▶ Problem requirements:
Copy every one of the rows below word for word, but leave out the pictures.

#### Source data ####

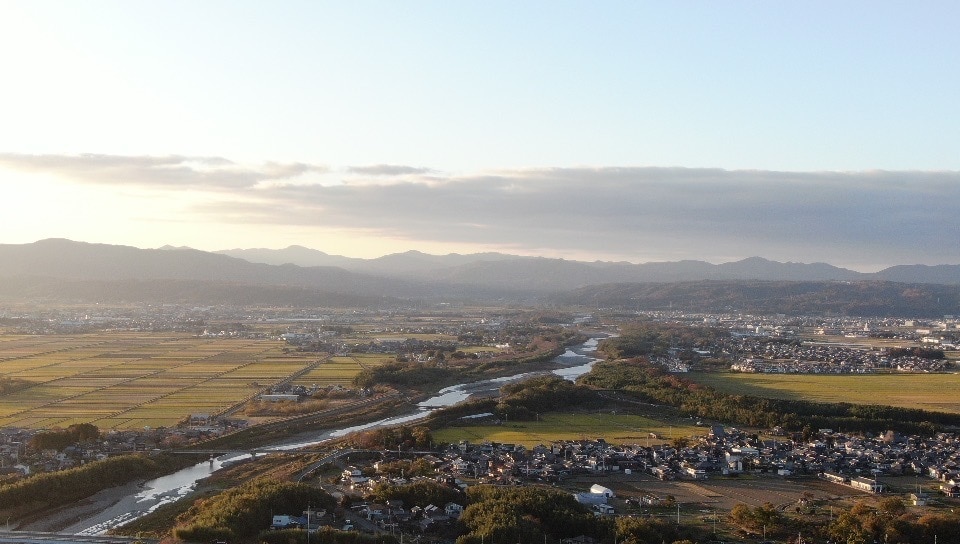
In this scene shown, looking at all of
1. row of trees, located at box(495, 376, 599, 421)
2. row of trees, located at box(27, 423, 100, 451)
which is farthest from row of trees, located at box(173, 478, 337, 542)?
row of trees, located at box(495, 376, 599, 421)

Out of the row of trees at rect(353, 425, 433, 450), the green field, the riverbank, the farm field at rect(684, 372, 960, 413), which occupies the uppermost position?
the row of trees at rect(353, 425, 433, 450)

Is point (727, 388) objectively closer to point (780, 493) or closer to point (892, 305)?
point (780, 493)

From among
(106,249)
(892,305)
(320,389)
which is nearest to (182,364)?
(320,389)

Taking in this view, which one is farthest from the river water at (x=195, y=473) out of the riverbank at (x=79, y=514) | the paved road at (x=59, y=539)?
the paved road at (x=59, y=539)

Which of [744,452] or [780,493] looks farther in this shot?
[744,452]

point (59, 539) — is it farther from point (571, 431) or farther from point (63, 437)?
point (571, 431)

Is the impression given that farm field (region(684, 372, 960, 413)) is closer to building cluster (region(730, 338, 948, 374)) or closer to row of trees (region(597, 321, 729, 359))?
building cluster (region(730, 338, 948, 374))

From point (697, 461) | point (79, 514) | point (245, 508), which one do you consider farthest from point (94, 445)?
point (697, 461)
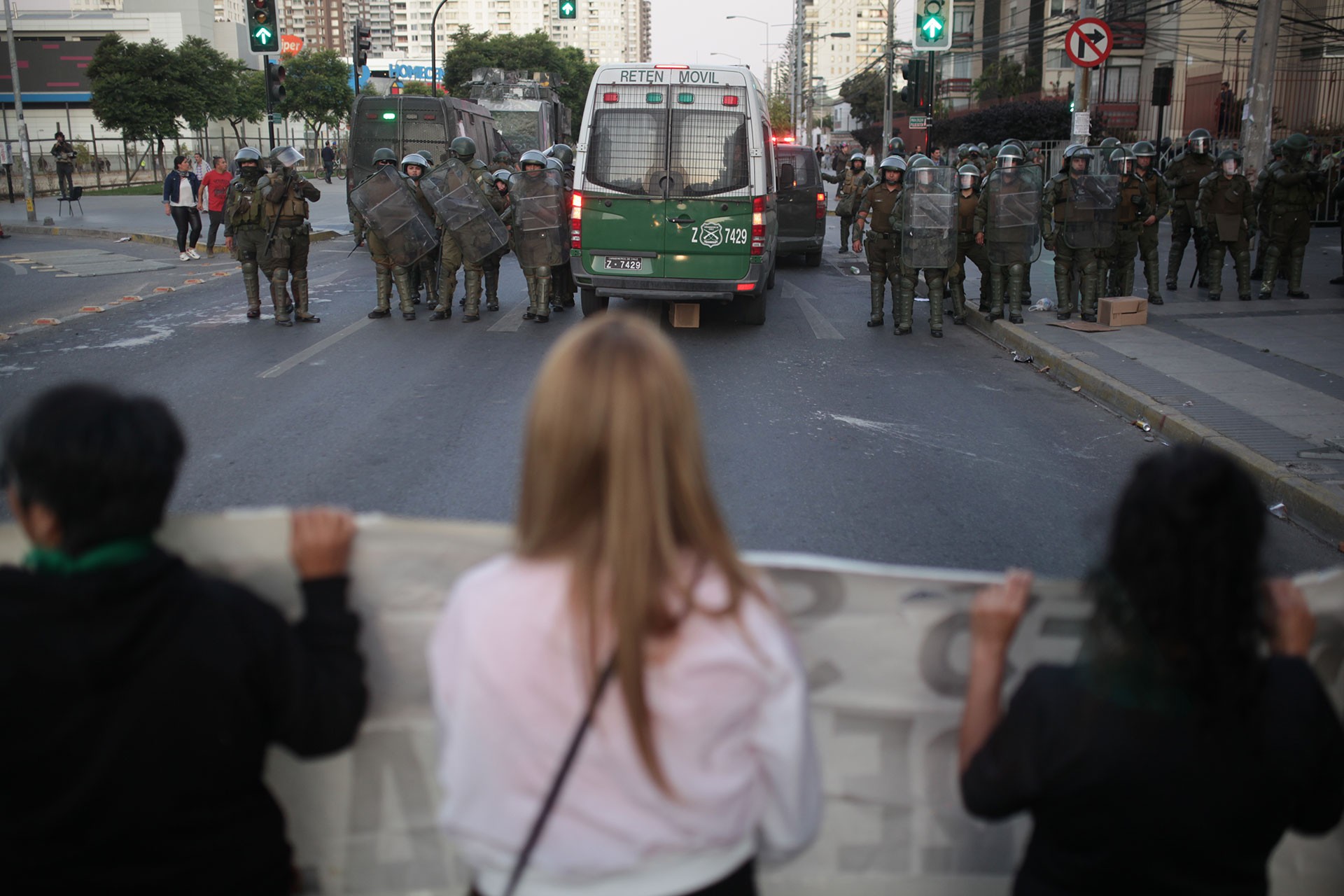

####

▶ Response for this exercise:
In this scene shown, looking at all of
1. row of trees, located at box(495, 376, 599, 421)
2. row of trees, located at box(27, 423, 100, 451)
which is farthest from row of trees, located at box(173, 478, 337, 542)?
row of trees, located at box(495, 376, 599, 421)

Out of the row of trees at rect(353, 425, 433, 450), the green field, the riverbank, the farm field at rect(684, 372, 960, 413), which occupies the uppermost position?
the row of trees at rect(353, 425, 433, 450)

Is point (727, 388) objectively closer to point (780, 493) or closer to point (892, 305)?
point (780, 493)

From among
(106,249)
(892,305)
(320,389)
which is nearest to (182,364)?
(320,389)

Taking in this view, which one is farthest from the river water at (x=195, y=473) out of the riverbank at (x=79, y=514) | the paved road at (x=59, y=539)?
the paved road at (x=59, y=539)

Which of [744,452] or [780,493] looks farther in this shot?
[744,452]

point (59, 539) — is it farther from point (571, 431) or farther from point (63, 437)?
point (571, 431)

Is the impression given that farm field (region(684, 372, 960, 413)) is closer to building cluster (region(730, 338, 948, 374)) or closer to row of trees (region(597, 321, 729, 359))?
building cluster (region(730, 338, 948, 374))

From point (697, 461) | point (79, 514) | point (245, 508), which one do you consider farthest from point (94, 445)?
point (697, 461)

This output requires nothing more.